1) I am using the following for measuring the cosine distance between two vectors (let's say A and B).
Lets assume we have two vectors for e.g vector A and vector B,
cosine distance between A & B = (dot(A, B) / (Magnitude (A) * Magnitude (B)))
is this formula right ? if not than kindly suggest me the right formulae ?
2) Is K-NN always better in accuracy than Rocchio or there are some situations when Rocchio performs better than K-NN ? K-NN looks like an enhancement of Rocchio and theoretical concepts suggests that K-NN will perform much better than Rocchio but i am finding vice versa in practical implementation in which Rocchio is performing much better than K-NN ?
(1) Cosine distance is one of the similarity measures. Others may include the Euclidean distance or weighted Euclidean distance. You implementation is correct.

## [Tasks to carry out]
[1] Answer these questions from the thread:
(a) What formula does the asker use for the cosine distance between A and B?
(b) Which method does the asker find performing much better in practical implementation?
(c) Besides cosine distance, which two measures does the reply name?
[2] Reproduce without changes the stretch of the thread from "Lets assume we" through "right formulae ?".
[3] Translate this sentence from the thread into Spanish: "Others may include the Euclidean distance or weighted Euclidean distance."

## [Dataset content]
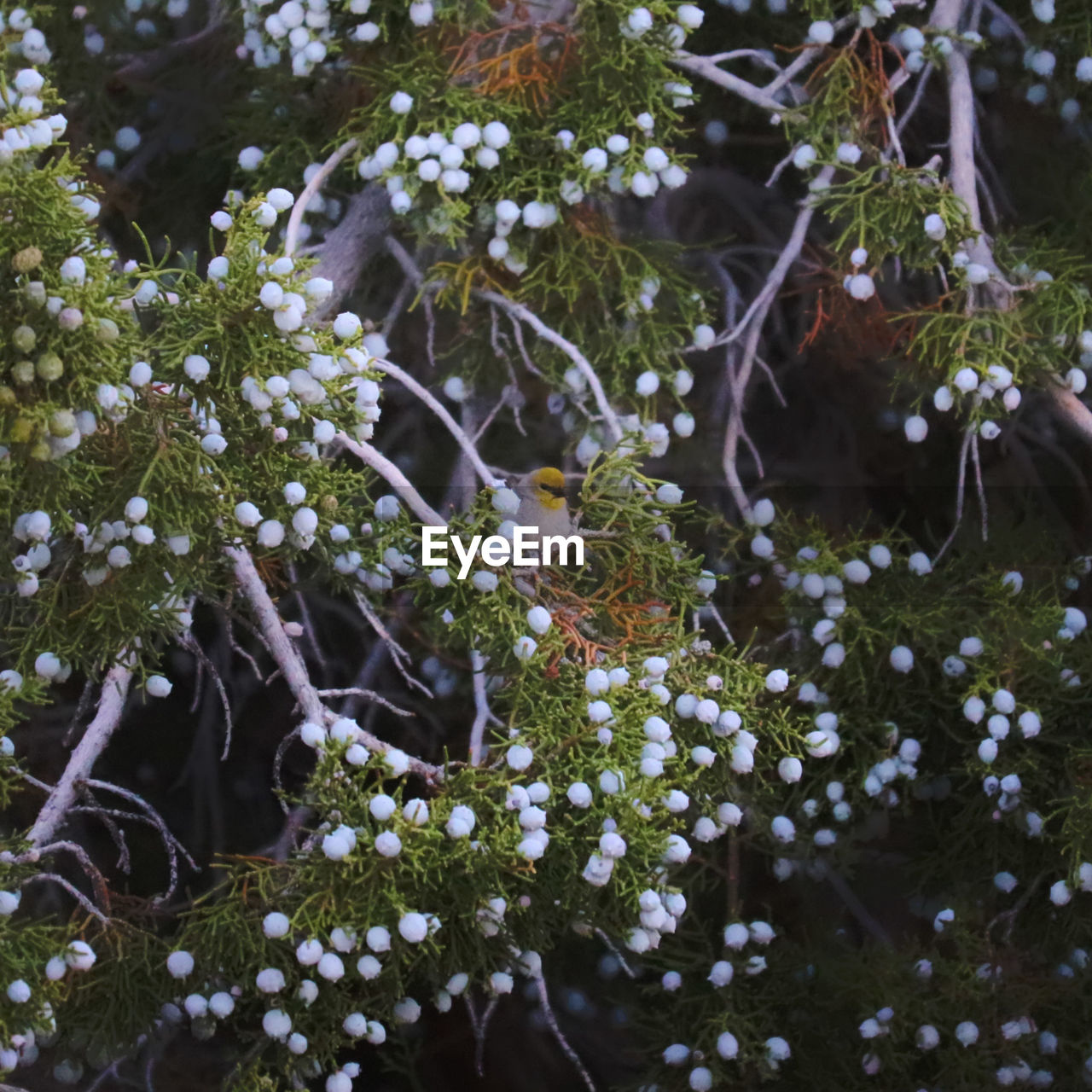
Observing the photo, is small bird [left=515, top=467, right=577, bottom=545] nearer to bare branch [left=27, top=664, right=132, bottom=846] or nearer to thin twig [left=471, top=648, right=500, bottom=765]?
thin twig [left=471, top=648, right=500, bottom=765]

## [Expected outputs]
[1]
(a) dot(A, B) / (Magnitude (A) * Magnitude (B))
(b) Rocchio
(c) The Euclidean distance and the weighted Euclidean distance

[2]
Lets assume we have two vectors for e.g vector A and vector B,
cosine distance between A & B = (dot(A, B) / (Magnitude (A) * Magnitude (B)))
is this formula right ? if not than kindly suggest me the right formulae ?

[3] Otras pueden incluir la distancia euclidiana o la distancia euclidiana ponderada.